Appellants contend the 1968 Plan should be applied on remand, citing Ready-To-Pour, Inc. v. McCoy, 95 Idaho 510, 511 P.2d 792 (1973) and Ben Lomond, Inc. v. City of Idaho Falls, 92 Idaho 595, 448 P.2d 209 (1968). Those cases dealt with applications for building permits and subsequent enactment of zoning ordinances which were not pending before the governing body when the applications were made and, if given retroactive effect, would have defeated plaintiffs’ rights to the permits. In Ben Lomond and Ready-To-Pour, it was held the subsequently enacted ordinances could not be given such retroactive effect and that those effective at the time of application were determinative of plaintiffs’ right to the permits. The rationale for so holding was stated in Ben Lomond as follows:

“[T]o hold for the City in the present case would mean that a city, merely by withholding action on an application for a permit, could change or enact a zoning law to defeat the application. It could, in substance, give immediate effect to a future or proposed zoning ordinance before that ordinance was enacted by proper procedure. The present case effectively illustrates this possibility.

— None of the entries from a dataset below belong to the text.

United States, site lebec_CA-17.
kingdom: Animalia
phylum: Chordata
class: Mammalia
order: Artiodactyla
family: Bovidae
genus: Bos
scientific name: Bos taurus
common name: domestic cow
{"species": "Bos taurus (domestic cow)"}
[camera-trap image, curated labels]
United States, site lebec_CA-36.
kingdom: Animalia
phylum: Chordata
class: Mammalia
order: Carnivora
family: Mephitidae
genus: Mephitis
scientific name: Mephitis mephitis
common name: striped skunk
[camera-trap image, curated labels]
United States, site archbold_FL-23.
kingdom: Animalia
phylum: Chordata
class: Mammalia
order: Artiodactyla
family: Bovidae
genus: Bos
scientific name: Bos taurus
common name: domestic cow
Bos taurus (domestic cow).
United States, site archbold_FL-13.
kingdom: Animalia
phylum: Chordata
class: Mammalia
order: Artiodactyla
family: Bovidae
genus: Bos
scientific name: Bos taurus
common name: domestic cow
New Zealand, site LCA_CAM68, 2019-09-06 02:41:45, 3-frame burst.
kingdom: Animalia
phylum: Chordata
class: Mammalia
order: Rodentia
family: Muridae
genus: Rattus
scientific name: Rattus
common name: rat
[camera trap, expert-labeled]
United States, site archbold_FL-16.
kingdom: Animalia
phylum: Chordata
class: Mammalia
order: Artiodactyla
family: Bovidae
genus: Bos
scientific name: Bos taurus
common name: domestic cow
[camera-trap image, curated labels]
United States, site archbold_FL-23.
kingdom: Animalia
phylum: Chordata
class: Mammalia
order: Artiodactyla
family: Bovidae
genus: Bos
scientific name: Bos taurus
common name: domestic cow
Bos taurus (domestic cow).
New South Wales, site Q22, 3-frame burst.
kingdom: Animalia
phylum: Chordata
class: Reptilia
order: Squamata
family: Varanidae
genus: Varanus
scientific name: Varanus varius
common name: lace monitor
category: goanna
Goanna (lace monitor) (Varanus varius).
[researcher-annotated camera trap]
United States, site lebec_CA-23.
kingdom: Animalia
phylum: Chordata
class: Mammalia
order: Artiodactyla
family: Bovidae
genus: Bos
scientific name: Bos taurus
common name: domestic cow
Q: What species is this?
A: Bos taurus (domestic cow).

The language of the Wisconsin Supreme Court in holding that a city could not deny an application for a building permit on the basis of an ordinance later enacted is pertinent here:
‘. . . It is apparent that the town officials were trying to keep one jump ahead of Humble and were attempting to change the rules after they had been hailed into court. ... If the town’s contention is upheld it would be tantamount to approving the proposition that every time a party came close to successfully challenging a town and its zoning board on its zoning actions, his gains could be legislated away by the enactment of an amendment to the ordinance.’ ”
(emphasis added) 92 Idaho at 602, 448 P.2d at 216, quoting from State ex rel. Humble Oil & Refining Co. v. Wahner, 25 Wis.2d 1, 130 N.W.2d 304, 311 (1964).

In Fasano v. Board of County Com’rs, 264 Or. 574, 507 P.2d 23 (1973), the Oregon Supreme Court, dealing with a statutory land use regulation scheme similar to Idaho’s, observed the following with respect to the relationship between the comprehensive plan and the zoning ordinances enacted in accordance therewith:

“Although we are aware of the analytical distinction between zoning and planning, it is clear that under our statutes the plan adopted by the planning commission and the zoning ordinances enacted by the county governing body are closely related; both are intended to be parts of a single integrated procedure for land use control. The plan embodies policy determinations and guiding principles; the zoning ordinances provide the detailed means of giving effect to those principles.” 507 P.2d at 27.

Accordingly, it is the decision of this Court that the Ada County Comprehensive Plan of 1968, in effect at the time appellants made application for rezone, is to be applied on remand to respondent Board.

The judgment of the district court is reversed and the case is remanded to the district court with order to remand to the Board of County Commissioners for further proceedings in accordance with I.C. §§ 67-6501 et seq. and this opinion.

SHEPARD, McFADDEN and BISTLINE, JJ., concur.